Although much is now known about the last days of the Nazi leader, the authentic voice of his butler has never been heard. He and Otto Günsche, Hitler’s assistant, were captured by Soviet forces and returned to Germany long after the war. Linge died in 1980; Günsche in 2003.
The Hitler Book was compiled by the Soviet Secret Service on the basis of the long interrogation of the two prisoners. It was presented to Josef Stalin, who wanted to know the psychological profile of his arch enemy and needed to be certain that Hitler really was dead.
Günsche was in charge of burning Hitler’s body after he killed himself in his Berlin bunker in April 1945. Hitler’s instructions to the butler were explicit: “Get hold of the petrol, pour it over our bodies and set them on fire. You must never allow my corpse to fall in the hands of the Russians. They would make a spectacle in Moscow out of my body and put it in a waxworks.”
The discovery of the so-called Hitler Book marks the end of a remarkable hunt through Soviet archives. The 413-page original is a Kremlin treasure and is said to be in President Putin’s safe. One copy was made on the orders of Stalin’s successor, Nikita Khrushchev, in 1959. This was eventually deposited in Moscow Party archives under the code number 462A. It was there that Henrik Eberle and Matthias Uhl, two German historians, discovered it.
__________________________________________________
What this exercise asks:
a - Condense the paragraph of the Hitler Book passage beginning "The discovery of the so-called Hitler Book" into a short bulleted list that keeps its main facts.
b - In the Hitler Book passage, print everything from "The Hitler Book" down to "really was dead.".

Stored dataset items:
__________________________________________________
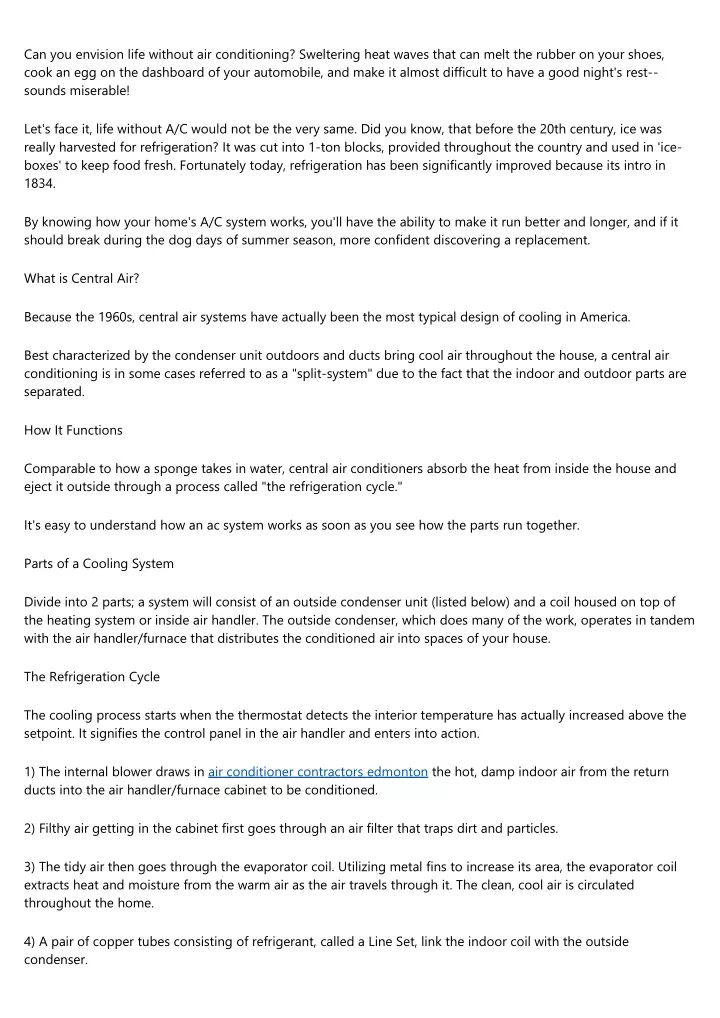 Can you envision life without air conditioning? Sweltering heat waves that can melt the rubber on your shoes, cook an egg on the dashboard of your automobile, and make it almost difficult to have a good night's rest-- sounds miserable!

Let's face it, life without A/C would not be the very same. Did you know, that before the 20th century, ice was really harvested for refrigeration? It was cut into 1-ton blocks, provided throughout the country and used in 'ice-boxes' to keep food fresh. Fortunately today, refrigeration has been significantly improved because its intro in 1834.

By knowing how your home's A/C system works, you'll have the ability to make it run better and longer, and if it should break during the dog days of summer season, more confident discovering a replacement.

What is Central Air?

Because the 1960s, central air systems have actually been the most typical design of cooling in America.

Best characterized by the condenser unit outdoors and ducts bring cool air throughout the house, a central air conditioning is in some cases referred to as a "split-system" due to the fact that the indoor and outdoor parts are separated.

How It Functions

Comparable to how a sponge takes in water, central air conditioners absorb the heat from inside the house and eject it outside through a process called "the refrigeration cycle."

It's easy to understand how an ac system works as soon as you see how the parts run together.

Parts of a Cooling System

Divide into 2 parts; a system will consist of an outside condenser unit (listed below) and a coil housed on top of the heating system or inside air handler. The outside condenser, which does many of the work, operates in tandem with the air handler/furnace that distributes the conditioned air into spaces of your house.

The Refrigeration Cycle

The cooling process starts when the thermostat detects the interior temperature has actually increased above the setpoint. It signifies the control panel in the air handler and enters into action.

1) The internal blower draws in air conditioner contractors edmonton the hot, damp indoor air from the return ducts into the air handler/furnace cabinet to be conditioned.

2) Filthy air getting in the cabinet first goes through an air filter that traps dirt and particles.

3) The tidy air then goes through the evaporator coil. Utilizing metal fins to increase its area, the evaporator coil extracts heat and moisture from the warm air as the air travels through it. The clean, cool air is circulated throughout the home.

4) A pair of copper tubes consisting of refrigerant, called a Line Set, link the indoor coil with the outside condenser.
__________________________________________________
Task answers:
a -
- Finding the Hitler Book ends a long search through Soviet archives.
- The 413-page original is a Kremlin treasure, reportedly kept in President Putin's safe.
- Nikita Khrushchev, Stalin's successor, ordered one copy made in 1959.
- That copy went to the Moscow Party archives under code number 462A.
- German historians Henrik Eberle and Matthias Uhl found it there.

b -
The Hitler Book was compiled by the Soviet Secret Service on the basis of the long interrogation of the two prisoners. It was presented to Josef Stalin, who wanted to know the psychological profile of his arch enemy and needed to be certain that Hitler really was dead.